Solving for x₃ we get: x³ = s² — x₁ — x₂, which plugs back into the line equation to get y₃ = -(s(x₃ — x₁) + y₁) = s(x₁ — x₃) — y₁.

Case 2: Double point + non-zero point, P + P + Q

Here P₁ + P₂ = 0 and y₁ ≠ y₂ ≠ 0. We have to use the derivative of the curve to get its instantaneous slope at point 1: y² = x³ + ax + b — > dy/dx = (3x² + a) / 2y₁

x₃ = s²–2x₁, y₃ = s(x₁ — x₃) — y₁, where s = (3x₁² + a) / 2y₁

Case 3: Opposite but distinct points, has vertical tangent, P + -P + Q

Here P₁ + P₂ = 0 and y₁ ≠ y₂ ≠ 0. Therefore (x₃, y₃) = (∞, ∞) which is the point at infinity, 0.

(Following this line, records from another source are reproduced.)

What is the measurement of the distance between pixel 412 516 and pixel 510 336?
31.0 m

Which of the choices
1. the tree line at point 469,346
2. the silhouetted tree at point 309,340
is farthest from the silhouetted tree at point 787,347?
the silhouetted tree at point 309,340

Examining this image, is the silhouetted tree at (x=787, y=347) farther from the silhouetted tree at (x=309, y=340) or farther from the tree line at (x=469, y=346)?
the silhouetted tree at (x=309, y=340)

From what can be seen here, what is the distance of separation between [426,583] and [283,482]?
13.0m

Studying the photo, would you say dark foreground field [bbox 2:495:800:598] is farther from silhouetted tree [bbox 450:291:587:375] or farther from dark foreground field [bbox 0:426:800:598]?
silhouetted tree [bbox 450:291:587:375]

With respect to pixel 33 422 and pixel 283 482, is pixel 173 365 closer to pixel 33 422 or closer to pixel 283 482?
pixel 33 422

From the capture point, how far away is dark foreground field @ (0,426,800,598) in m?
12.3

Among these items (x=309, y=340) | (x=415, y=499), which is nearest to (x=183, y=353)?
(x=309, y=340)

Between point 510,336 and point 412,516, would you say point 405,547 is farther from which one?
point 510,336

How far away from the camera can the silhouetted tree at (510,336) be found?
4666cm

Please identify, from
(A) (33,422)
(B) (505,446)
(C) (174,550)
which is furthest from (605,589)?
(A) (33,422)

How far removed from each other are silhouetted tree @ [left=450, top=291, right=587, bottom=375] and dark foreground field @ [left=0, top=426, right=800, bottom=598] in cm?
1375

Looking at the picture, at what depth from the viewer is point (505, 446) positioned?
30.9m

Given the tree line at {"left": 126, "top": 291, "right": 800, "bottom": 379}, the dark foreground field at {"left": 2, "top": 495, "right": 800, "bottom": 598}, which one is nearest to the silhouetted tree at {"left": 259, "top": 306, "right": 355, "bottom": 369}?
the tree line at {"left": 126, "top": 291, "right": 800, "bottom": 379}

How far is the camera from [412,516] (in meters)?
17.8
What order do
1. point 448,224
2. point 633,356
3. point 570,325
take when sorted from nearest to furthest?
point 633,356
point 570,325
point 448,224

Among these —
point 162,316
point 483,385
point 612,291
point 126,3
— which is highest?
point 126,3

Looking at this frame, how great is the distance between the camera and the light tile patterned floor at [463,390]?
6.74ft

Case 4: Double point at y=0, has a vertical tangent, P + P + 0

Here P₁ = P₂ and y₁ = y₂ = 0. The third point is 0 and it’s negative is also 0.Therefore (x₃, y₃) = (∞, ∞) which is again the point at infinity, 0

This concludes the description of the elliptic curve group over the field of real numbers. In the next part we will show how to combine these curves with finite fields to generate the one-way function and see how it is used in Bitcoin for digitally signing transactions.